La nota di segreteria e gruppo consiliare dem

martedì 2 giugno 2026 11.46
«È con grande sorpresa che leggiamo le accuse di FdI al nostro indirizzo in merito alla mancata solidarietà alla presidente di Bar.S.A., l'avvocata Alessia De Finis, per vicende che nessuno poteva conoscere e che i diretti interessati hanno voluto diffondere sulla stampa solo nelle ultime ore. Qualora l'avvocata De Finis sia stata in qualche modo offesa e se il confronto sindacale sia degenerato in attacchi personali e misoginia, saremo i primi a condannarlo senza sconti per nessuno.
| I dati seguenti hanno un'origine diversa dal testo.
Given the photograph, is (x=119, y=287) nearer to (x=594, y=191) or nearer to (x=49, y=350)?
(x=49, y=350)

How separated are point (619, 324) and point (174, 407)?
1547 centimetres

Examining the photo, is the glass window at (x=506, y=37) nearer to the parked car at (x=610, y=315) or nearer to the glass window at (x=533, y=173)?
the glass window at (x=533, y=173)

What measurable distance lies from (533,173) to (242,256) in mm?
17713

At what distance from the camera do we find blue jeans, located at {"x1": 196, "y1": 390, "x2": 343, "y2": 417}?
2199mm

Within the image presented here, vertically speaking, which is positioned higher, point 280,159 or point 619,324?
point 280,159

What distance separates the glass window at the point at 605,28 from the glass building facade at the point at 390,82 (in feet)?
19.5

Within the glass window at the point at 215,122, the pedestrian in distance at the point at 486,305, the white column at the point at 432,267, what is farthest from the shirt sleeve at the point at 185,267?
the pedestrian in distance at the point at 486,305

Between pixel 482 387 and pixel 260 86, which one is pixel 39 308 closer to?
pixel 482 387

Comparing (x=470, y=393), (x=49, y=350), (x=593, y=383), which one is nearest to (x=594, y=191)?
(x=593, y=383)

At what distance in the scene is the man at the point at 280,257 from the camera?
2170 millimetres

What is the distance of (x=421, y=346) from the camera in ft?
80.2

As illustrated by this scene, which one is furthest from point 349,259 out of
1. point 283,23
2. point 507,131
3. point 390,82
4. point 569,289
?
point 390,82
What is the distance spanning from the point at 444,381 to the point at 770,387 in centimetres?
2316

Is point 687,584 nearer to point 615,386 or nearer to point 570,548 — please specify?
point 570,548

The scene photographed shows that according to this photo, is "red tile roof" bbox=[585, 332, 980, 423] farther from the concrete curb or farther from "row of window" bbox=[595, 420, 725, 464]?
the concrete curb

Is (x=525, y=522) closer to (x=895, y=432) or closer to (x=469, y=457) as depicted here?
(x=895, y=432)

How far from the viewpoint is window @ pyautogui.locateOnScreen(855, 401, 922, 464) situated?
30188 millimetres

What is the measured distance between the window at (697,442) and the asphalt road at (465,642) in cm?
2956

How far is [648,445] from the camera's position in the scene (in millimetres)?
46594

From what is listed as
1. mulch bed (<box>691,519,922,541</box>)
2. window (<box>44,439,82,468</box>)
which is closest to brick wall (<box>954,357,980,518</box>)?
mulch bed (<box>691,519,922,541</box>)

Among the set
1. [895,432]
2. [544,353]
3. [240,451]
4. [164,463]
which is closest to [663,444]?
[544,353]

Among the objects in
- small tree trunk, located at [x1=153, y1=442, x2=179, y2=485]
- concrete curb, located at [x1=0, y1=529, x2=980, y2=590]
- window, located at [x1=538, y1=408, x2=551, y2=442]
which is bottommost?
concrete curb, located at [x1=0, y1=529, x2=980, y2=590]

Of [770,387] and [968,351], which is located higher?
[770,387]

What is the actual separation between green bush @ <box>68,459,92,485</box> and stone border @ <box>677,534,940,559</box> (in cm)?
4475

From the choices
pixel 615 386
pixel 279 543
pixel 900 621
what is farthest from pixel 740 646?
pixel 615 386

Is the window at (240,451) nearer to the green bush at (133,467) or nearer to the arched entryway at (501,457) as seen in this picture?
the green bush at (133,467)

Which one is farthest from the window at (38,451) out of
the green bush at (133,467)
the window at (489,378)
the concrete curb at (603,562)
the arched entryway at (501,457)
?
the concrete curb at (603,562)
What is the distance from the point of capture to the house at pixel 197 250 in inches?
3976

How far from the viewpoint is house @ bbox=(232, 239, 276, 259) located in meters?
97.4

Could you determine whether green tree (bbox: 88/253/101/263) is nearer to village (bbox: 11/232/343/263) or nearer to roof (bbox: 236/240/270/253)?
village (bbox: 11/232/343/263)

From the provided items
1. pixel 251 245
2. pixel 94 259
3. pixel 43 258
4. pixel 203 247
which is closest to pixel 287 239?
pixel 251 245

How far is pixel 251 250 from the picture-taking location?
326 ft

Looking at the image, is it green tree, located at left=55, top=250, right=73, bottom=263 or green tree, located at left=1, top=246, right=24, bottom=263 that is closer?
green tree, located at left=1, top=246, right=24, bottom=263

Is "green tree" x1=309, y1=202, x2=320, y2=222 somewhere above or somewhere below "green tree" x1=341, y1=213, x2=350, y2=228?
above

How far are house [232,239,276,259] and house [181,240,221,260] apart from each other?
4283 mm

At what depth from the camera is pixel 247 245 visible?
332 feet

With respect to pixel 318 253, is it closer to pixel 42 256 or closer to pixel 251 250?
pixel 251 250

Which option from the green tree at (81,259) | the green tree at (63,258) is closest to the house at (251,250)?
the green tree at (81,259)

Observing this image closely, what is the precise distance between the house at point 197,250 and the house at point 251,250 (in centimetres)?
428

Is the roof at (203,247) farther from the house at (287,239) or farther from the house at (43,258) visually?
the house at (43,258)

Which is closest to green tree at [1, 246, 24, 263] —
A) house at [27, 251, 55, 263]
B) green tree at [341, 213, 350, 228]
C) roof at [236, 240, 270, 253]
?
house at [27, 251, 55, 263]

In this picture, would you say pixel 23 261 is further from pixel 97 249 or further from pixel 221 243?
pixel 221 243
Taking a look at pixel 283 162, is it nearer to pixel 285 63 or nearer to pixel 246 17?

Cosa che FdI non ha fatto, mai, quando sia a palazzo di città e perfino in Consiglio comunale (e come avrebbe mai potuto) si sono verificati episodi sessisti e oltraggiosi nei confronti di consigliere. Ma questo giusto per onore di cronaca». Così la segreteria e il gruppo consiliare del Partito Democratico.

«Pertanto non accettiamo che la sacrosanta battaglia contro il sessismo venga usata come "fumogeno" per scappare dal dovere della trasparenza amministrativa! Tornando infatti a parlare di Bar.S.A., la sensazione è che FdI la voglia buttare in caciara per non affrontare la questione più importante, quella che interessa ai cittadini: come vengono spesi i soldi pubblici in quella società di proprietà del Comune di Barletta? Stando a quanto dichiarato dalla presidente De Finis in risposta alla denuncia della Cgil, i bonus sarebbero uno strumento per incentivare l'esodo e risparmiare. Ma c'è la condizione necessaria affinchè questo possa accadere e, cioè, una situazione di esuberi? Perché se così non fosse l'incentivo sarebbe illegittimo.

I contratti nazionali di settore parlano chiaro: gli incentivi all'esodo si pagano solo se ci sono esuberi documentati, cioè se l'azienda è in crisi e deve tagliare personale. E perché allora Bar.S.A. starebbe assumendo? L'ultimo concorso con le rispettive assunzioni risalgono a qualche mese fa. Su questo il sindaco Cannito ha il dovere di intervenire per fare chiarezza perché le casse di Bar.S.A. appartengono ai barlettani e non sono il portafoglio privato della dirigenza di turno. Invitiamo quindi il primo cittadino ad assumersi le sue responsabilità e alla maggioranza di centrodestra consigliamo, anziché fare teatro e vittimismi, di prendere seriamente in considerazione l'opportunità di chiedere il parere della Corte dei Conti e di portare le carte in Consiglio comunale, dimostrando la legittimità di quelle spese. I cittadini di Barletta hanno il diritto sacrosanto di conoscere i fatti e non nebulose costruzioni, ed è il motivo per cui opereremo un accesso agli atti per recuperare la documentazione necessaria a chiarire ogni aspetto di questa vicenda».